• _Exercise description_:
Extract every line below that contains the word "scientific".

• _Task data_:

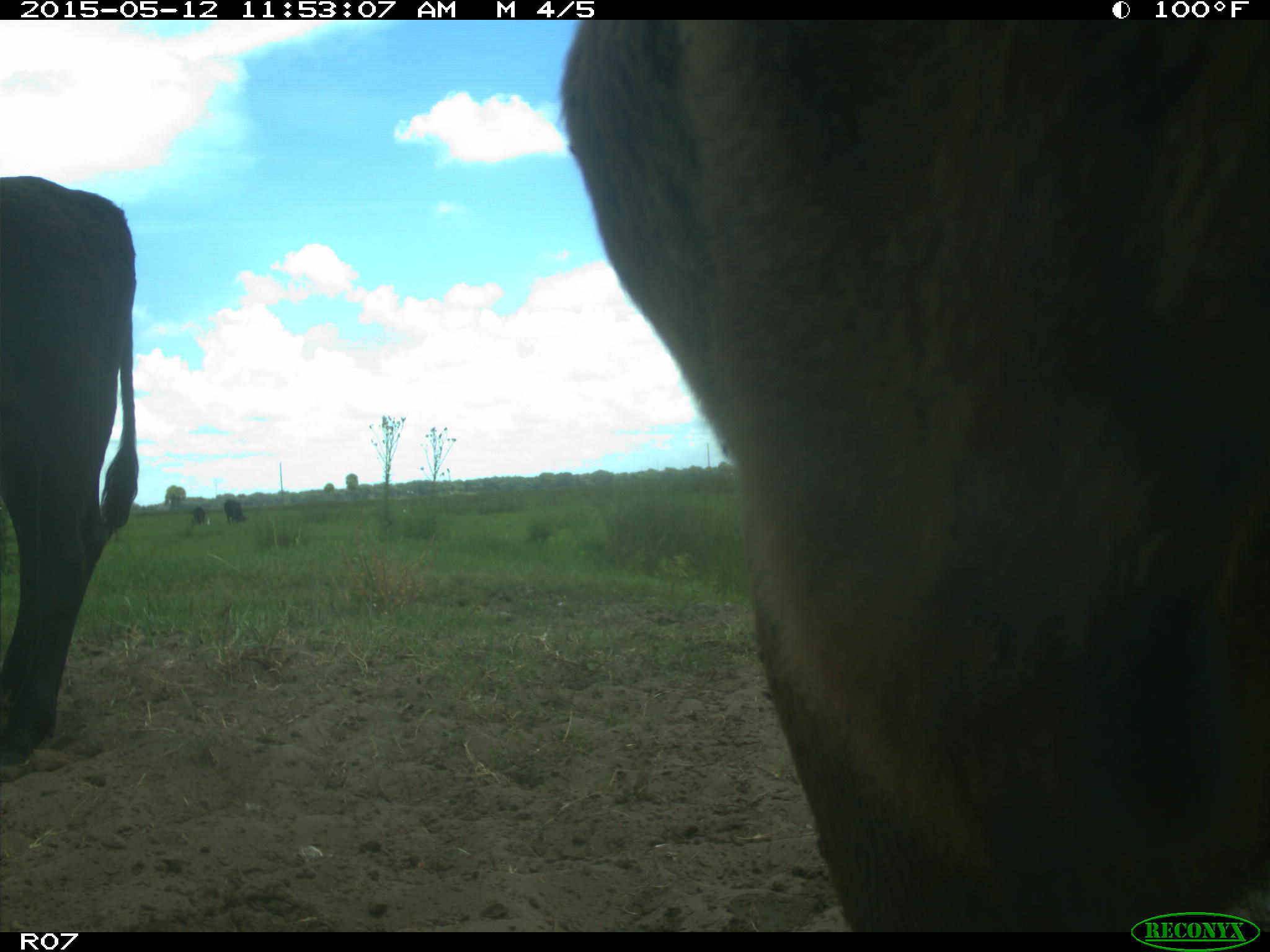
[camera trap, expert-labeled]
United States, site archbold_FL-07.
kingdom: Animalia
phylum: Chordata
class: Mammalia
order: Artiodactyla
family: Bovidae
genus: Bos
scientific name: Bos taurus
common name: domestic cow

---

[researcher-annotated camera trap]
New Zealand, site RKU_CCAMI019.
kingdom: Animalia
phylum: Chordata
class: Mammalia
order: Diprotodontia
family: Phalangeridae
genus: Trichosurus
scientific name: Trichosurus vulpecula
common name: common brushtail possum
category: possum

* * *

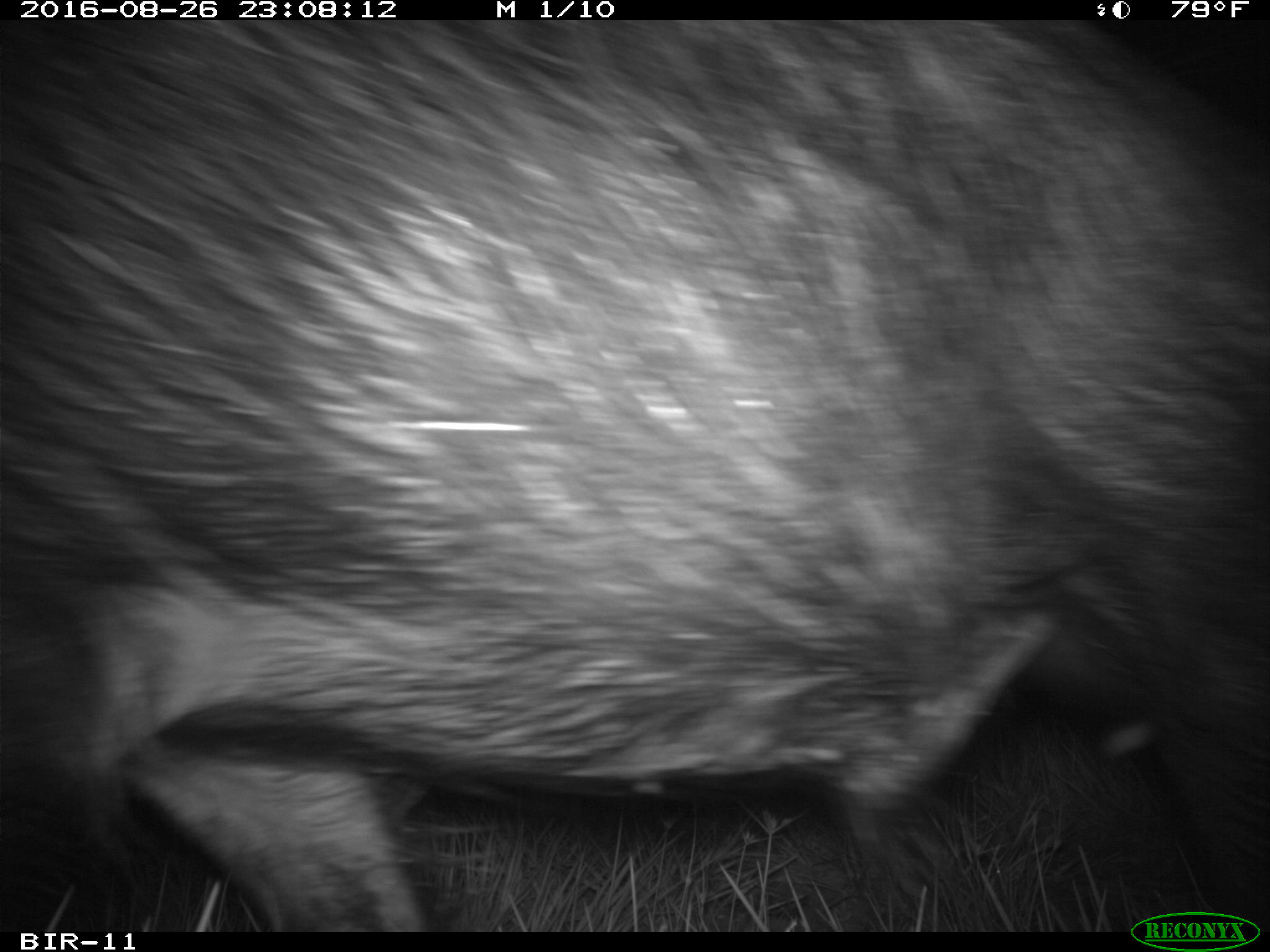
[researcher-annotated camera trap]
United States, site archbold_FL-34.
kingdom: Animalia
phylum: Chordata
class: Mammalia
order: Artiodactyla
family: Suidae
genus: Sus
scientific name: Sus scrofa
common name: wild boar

• _Response area_:
scientific name: Bos taurus
scientific name: Trichosurus vulpecula
scientific name: Sus scrofa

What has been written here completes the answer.